[The data Boundary: Start]
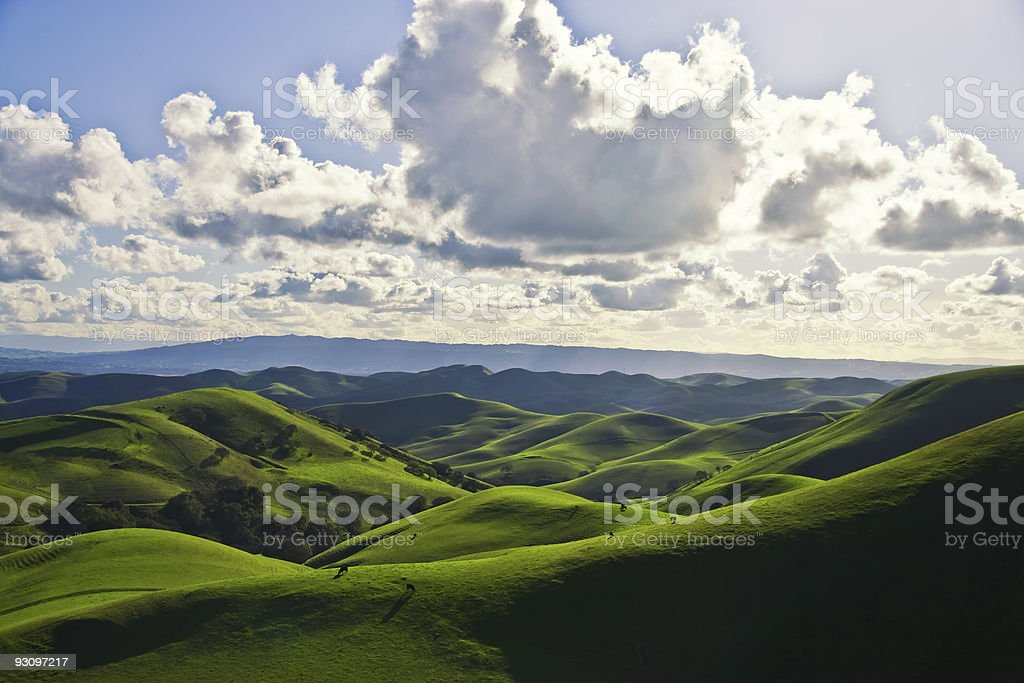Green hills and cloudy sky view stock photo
[The data Boundary: End]
[The data Boundary: Start]
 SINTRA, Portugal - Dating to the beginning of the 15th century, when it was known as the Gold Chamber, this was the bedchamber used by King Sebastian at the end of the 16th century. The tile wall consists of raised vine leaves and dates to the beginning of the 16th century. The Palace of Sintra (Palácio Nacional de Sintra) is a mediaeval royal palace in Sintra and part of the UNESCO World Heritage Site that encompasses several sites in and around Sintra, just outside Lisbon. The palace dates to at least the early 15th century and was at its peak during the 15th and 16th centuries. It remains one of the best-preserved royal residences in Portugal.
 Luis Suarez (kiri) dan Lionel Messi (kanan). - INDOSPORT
[The data Boundary: End]
## About this task
Every line above from the line with "SINTRA, Portugal - Dating" to the line with "Luis Suarez (kiri)", both included, must be reproduced exactly, and no other line may appear.

## Written answer
 SINTRA, Portugal - Dating to the beginning of the 15th century, when it was known as the Gold Chamber, this was the bedchamber used by King Sebastian at the end of the 16th century. The tile wall consists of raised vine leaves and dates to the beginning of the 16th century. The Palace of Sintra (Palácio Nacional de Sintra) is a mediaeval royal palace in Sintra and part of the UNESCO World Heritage Site that encompasses several sites in and around Sintra, just outside Lisbon. The palace dates to at least the early 15th century and was at its peak during the 15th and 16th centuries. It remains one of the best-preserved royal residences in Portugal.
 Luis Suarez (kiri) dan Lionel Messi (kanan). - INDOSPORT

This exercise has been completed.